To cut her losses, Kizer is pivoting to Murphy Flats as rental housing. It will change the project from a wealth-building opportunity for low- to middle-income individuals into a rent-collecting opportunity for middle- to high-income locals who are wealthy enough to afford to take on such a project.

“There are still investors interested in joining in with us on the project, but all want the project as a rental property,” Kizer said.

The change will ensure that the project gets off the ground and that it satisfies the letter of the law when it does.

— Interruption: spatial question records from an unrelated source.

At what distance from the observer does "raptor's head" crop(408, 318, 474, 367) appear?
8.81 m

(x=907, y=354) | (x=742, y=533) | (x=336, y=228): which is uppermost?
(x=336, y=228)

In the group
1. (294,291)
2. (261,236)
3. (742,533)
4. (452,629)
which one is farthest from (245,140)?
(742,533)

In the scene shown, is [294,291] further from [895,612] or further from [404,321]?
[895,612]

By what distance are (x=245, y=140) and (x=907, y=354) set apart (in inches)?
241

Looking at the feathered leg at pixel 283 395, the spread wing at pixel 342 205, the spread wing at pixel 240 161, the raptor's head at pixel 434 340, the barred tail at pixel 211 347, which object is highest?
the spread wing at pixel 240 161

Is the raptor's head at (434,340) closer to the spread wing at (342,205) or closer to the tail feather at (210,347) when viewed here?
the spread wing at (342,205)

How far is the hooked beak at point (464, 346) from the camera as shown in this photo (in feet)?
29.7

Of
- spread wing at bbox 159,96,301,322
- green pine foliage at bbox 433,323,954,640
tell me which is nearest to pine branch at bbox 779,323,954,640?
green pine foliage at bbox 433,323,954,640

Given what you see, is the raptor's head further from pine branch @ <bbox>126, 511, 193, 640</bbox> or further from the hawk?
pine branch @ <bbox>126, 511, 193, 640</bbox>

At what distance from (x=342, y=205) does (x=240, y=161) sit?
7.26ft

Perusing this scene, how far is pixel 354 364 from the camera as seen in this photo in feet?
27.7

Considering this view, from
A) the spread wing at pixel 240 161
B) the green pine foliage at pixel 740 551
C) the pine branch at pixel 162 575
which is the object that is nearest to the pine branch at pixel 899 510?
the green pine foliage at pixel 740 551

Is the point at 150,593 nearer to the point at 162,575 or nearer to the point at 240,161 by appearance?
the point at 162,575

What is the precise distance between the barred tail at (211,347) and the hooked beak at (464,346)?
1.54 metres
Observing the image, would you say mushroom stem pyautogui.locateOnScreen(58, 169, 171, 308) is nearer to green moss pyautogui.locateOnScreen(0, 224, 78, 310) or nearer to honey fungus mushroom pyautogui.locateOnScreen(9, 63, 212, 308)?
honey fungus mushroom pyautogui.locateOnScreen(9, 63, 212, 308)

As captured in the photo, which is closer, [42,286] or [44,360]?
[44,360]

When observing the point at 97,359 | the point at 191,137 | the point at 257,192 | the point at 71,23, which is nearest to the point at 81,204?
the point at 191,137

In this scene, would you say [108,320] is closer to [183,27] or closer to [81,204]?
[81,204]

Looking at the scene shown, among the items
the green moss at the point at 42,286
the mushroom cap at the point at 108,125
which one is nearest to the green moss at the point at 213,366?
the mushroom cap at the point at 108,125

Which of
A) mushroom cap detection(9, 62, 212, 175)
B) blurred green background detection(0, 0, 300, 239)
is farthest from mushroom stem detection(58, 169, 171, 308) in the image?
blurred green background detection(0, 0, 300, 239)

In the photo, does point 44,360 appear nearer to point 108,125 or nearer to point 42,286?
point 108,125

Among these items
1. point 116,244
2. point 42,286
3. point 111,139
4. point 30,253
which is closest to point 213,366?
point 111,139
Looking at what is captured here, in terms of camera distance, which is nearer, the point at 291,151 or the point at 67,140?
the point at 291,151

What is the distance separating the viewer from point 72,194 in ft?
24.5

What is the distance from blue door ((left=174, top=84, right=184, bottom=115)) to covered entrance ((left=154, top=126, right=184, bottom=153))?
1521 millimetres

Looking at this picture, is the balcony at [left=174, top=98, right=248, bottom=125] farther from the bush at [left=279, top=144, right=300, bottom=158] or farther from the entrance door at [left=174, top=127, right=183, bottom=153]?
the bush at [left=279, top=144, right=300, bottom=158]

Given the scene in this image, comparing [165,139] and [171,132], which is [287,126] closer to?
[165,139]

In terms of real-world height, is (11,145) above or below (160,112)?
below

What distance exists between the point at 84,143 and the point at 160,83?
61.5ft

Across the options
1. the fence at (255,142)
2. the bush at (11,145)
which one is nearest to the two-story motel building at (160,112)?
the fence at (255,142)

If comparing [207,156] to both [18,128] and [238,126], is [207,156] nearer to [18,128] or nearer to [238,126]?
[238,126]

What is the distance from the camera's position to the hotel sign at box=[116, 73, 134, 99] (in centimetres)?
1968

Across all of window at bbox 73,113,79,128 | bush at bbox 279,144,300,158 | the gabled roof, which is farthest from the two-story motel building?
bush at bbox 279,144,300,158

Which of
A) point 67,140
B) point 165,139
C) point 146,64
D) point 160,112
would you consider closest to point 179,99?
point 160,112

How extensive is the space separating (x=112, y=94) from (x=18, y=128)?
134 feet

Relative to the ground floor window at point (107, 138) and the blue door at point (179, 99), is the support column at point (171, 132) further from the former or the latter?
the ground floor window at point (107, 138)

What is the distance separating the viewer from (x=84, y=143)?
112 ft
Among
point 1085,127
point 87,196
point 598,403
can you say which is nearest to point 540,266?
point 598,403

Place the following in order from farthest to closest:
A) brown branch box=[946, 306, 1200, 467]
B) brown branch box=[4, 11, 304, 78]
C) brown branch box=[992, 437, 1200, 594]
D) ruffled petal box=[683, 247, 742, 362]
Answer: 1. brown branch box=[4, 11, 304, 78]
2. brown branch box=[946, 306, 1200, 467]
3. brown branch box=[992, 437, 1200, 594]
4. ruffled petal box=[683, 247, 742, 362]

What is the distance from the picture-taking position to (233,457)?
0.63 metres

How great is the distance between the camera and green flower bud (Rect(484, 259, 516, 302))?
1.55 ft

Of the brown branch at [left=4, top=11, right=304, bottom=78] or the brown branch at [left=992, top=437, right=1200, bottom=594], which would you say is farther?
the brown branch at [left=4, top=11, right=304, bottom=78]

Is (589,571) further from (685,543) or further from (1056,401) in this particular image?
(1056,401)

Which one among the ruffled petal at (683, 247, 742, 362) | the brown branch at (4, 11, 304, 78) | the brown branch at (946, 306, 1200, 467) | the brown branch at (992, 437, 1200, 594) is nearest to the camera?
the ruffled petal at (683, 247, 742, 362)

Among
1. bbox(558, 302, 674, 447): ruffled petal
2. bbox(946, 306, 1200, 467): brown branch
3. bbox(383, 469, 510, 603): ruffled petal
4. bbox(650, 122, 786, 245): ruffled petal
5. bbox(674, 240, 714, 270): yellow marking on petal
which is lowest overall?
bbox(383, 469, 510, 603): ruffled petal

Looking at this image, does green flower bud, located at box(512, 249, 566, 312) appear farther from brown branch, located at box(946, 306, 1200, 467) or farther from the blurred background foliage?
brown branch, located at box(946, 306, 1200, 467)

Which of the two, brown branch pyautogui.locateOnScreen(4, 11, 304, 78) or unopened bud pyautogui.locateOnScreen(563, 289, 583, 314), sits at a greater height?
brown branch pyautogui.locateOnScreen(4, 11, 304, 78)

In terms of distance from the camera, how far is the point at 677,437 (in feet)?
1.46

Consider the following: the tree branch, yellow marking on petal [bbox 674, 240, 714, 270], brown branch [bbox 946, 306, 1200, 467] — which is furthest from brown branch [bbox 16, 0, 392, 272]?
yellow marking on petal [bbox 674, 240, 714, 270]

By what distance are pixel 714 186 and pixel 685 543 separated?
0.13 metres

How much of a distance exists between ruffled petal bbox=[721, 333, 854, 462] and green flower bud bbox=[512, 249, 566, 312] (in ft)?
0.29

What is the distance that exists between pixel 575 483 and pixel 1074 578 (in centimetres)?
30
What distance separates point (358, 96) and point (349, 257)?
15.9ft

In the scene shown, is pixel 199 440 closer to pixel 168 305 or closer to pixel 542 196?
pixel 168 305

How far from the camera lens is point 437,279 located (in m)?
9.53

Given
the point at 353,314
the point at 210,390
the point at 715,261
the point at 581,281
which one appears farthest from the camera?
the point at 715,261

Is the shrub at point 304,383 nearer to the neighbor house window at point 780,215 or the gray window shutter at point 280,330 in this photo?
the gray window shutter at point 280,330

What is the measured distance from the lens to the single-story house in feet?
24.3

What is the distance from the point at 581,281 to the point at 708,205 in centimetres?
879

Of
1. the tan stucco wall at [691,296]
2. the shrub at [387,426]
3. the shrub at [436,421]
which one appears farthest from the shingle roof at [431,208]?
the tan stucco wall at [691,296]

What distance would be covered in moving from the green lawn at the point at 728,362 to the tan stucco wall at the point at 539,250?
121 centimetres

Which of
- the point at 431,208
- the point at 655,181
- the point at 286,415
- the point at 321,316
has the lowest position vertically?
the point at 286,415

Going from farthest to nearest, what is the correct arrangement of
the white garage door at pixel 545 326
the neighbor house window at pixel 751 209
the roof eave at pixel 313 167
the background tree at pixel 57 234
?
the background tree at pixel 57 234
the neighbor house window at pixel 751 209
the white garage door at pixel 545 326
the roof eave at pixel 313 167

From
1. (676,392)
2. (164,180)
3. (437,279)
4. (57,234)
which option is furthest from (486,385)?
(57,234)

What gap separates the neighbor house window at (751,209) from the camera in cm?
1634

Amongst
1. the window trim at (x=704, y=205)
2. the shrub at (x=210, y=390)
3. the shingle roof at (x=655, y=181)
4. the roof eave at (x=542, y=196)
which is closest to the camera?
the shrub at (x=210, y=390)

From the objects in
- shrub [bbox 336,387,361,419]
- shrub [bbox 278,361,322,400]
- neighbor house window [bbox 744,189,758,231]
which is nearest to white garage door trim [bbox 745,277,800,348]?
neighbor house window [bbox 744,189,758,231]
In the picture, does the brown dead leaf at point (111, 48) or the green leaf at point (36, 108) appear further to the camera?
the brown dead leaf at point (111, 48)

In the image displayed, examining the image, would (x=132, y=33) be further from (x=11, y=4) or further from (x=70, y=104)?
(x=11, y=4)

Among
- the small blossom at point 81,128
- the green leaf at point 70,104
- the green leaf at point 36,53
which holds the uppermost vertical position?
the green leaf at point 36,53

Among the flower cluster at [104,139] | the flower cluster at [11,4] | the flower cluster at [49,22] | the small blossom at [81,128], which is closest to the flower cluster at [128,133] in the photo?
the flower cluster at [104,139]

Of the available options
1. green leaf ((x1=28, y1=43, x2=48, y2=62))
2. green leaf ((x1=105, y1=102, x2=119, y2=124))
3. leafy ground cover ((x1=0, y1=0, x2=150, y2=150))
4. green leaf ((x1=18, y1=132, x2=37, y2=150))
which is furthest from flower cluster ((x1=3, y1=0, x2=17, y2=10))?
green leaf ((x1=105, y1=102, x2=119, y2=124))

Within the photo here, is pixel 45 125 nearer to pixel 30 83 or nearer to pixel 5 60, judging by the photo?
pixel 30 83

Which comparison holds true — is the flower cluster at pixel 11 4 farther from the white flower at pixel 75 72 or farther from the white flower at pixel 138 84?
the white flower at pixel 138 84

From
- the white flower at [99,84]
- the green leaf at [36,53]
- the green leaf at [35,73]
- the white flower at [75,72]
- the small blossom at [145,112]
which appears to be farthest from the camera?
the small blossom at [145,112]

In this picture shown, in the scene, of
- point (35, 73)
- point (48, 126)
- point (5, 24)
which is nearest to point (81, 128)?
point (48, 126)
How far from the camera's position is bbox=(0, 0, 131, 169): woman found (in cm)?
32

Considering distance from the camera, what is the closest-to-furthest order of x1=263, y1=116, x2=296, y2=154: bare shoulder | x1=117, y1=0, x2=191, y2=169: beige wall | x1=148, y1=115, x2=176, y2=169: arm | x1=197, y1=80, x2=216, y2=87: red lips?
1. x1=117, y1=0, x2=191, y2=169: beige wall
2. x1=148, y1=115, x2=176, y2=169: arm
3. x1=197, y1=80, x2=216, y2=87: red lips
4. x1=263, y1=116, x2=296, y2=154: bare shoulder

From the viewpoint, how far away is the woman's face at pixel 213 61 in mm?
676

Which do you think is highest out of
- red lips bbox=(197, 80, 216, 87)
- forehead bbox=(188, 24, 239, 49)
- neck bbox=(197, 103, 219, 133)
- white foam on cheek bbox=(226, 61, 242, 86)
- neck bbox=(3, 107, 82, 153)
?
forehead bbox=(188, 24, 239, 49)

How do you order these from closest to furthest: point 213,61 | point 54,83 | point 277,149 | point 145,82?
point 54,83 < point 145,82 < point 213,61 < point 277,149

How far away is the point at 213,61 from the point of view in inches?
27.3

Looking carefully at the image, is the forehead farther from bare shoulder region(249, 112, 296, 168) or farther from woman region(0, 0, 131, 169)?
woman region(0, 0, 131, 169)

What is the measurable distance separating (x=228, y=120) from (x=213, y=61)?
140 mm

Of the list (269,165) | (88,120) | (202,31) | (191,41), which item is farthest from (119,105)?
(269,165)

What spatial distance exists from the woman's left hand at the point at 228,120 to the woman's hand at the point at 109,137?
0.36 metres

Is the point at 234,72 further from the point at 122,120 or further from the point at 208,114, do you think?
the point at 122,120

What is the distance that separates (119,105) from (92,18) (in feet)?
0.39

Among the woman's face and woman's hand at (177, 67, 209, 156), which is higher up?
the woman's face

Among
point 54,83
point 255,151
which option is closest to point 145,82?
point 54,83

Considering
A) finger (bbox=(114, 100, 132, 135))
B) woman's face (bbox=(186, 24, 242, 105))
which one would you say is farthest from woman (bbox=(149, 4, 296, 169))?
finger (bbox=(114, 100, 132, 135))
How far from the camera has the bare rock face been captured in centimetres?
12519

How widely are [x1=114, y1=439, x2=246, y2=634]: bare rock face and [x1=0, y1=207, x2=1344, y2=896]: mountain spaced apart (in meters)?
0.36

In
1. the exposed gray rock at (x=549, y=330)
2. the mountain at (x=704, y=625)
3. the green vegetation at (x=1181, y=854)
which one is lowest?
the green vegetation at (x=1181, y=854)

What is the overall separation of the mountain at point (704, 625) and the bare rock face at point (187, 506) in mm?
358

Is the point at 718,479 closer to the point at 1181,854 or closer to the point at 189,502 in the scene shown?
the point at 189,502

Although the new project will satisfy the need for the projects to be locally owned, the people Kizer thought could purchase the units are no longer eligible. No outside investor is allowed to purchase the project, and no local investors want to back condominiums.

Instead, the only investors now allowed to purchase the project have a vision that differs from the homebuilders who planned it. The local investors don’t want condos; they want rentals.


In response to a request to commissioners for comment, Grand County Attorney Christina Sloan said that she had asked them “not to discuss matters in litigation until the appeal periods lapse.”

She also said that the commission would amend the HDHO rules and regulations at its meeting June 15 to remove provisions allowing for corporate ownership of HDHO units, as required by Jenkins. Sloan said that questions regarding the effects of the decision “will likely be answered” during discussion at the meeting.

With respect to the intent of the ordinance, Jenkins said the matter was irrelevant to the decision, as the code itself was clear enough.

Anticipating a denial of her own appeal in light of the Murphy Flats decision, HDHO homebuilder Jennifer Johnston said that she expects to file a lawsuit against the county in Moab’s district court. Johnston is the developer of the Peak View Subdivision on Spanish Valley Drive.